Prime Minister Keizo Obuchi and Liberal Party leader Ichiro Ozawa’s agreement Thursday to form a coalition government by January drew mixed responses Friday from members of Obuchi’s Liberal Democratic Party.

After much bickering and debate, the party’s executive council finally gave its approval to Obuchi’s decision Friday afternoon.

At a meeting of party executives that morning, Mikio Okuda, former education minister, said cooperation on elections with the Liberal Party will not be easy, meeting participants reported.

The single-seat constituency system for many Lower House seats makes it difficult for two parties to cooperate at election time, many observers say.

Tokuichiro Tamazawa, the party’s deputy secretary general, said it will be hard for members of local chapters who have been campaigning against Liberal Party candidates to cooperate in elections.

The LDP’s Iwate chapter, which Tamazawa heads, adopted a resolution Thursday opposing the agreement between Obuchi and Ozawa.

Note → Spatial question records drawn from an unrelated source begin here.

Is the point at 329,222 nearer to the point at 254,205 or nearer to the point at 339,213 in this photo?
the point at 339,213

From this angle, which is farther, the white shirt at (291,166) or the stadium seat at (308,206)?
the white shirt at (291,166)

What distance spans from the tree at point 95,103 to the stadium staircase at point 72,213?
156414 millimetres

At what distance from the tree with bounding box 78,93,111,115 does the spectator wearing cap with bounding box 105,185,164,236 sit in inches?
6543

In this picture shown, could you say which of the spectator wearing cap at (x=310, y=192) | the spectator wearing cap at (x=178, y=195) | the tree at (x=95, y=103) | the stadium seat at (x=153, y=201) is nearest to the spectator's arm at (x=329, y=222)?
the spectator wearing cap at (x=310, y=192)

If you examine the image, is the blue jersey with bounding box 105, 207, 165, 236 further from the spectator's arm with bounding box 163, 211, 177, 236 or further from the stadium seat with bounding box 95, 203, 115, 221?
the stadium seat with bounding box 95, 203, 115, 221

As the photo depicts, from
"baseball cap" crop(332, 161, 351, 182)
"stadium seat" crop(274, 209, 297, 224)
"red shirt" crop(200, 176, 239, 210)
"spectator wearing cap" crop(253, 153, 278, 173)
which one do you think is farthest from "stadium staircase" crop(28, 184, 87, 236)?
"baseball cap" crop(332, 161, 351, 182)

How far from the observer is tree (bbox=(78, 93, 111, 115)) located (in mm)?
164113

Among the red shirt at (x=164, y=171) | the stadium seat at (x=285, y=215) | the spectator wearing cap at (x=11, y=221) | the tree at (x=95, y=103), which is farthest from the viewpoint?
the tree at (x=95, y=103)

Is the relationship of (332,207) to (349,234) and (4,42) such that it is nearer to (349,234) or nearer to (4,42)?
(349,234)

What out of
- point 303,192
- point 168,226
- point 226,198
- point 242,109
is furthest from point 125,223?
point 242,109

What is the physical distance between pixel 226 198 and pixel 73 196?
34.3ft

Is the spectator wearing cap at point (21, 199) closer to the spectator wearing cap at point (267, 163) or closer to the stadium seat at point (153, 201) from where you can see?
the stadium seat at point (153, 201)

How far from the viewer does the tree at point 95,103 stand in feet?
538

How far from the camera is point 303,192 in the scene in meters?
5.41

Ozawa’s constituency is also in Iwate.

Tamazawa told reporters that election cooperation should only occur when certain conditions are met.

Toranosuke Katayama, Diet affairs chief in the Upper House, said it will be difficult to form a coalition government with the Liberal Party before the next ordinary Diet session in January because it takes time to agree on various policies.

Hajime Funada, who defected from the LDP with Ozawa in 1993 and later returned to the party, expressed caution, saying the agreement is a plot by Ozawa to throw the LDP into chaos.

Others expressed their approval of the agreement, saying it is the only way to stabilize the government.

Takami Eto, former chief of the Management and Coordination Agency, told reporters he would like to support Obuchi’s decision to create a stable base for the party and the government.